__Problem set__:
1. Name every company or organization mentioned in the Leqembi pricing passage below.
2. Echo word for word the part of the Leqembi pricing passage that opens with the words containing "Ahead of the" and closes with "individuals by year 3.".

__Text section__:
-- -- --

Eisai and Biogen will price their new Alzheimer’s treatment Leqembi at $26,500 per year, US CEO Ivan Cheung tells Endpoints News. With outcries over the pricing of the drugmakers’ previous drug, Aduhelm, all eyes are on the sticker price for the duo’s new treatment cleared by the FDA on Friday.

David Rind 

Ahead of the accelerated approval, pricing watchdog ICER said the drug would be “cost-effective” at $8,500 to $20,600, albeit the December analysis was preliminary and only considered a draft. In a statement emailed to Endpoints, ICER medical chief David Rind said anything above that “would not meet typical thresholds of cost-effectiveness.”

“Given the large number of patients with Alzheimer’s disease, it is particularly important that new therapies be priced in line with their value to patients,” Rind said.

Eisai said it estimates “the diagnosed eligible Early AD population will reach approximately 100,000 individuals by year 3.

-- -- --

Scene geometry reasoning data
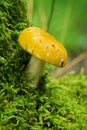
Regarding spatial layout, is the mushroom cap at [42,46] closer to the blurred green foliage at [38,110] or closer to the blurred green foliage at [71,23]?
the blurred green foliage at [38,110]

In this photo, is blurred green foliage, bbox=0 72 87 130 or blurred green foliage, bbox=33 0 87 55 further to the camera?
blurred green foliage, bbox=33 0 87 55

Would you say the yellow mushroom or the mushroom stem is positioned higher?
the yellow mushroom

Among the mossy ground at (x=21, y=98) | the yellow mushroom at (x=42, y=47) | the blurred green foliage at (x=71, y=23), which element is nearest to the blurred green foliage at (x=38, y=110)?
the mossy ground at (x=21, y=98)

-- -- --

__Solutions to each task__:
1. Eisai, Biogen, Endpoints News, the FDA, ICER

2.
Ahead of the accelerated approval, pricing watchdog ICER said the drug would be “cost-effective” at $8,500 to $20,600, albeit the December analysis was preliminary and only considered a draft. In a statement emailed to Endpoints, ICER medical chief David Rind said anything above that “would not meet typical thresholds of cost-effectiveness.”

“Given the large number of patients with Alzheimer’s disease, it is particularly important that new therapies be priced in line with their value to patients,” Rind said.

Eisai said it estimates “the diagnosed eligible Early AD population will reach approximately 100,000 individuals by year 3.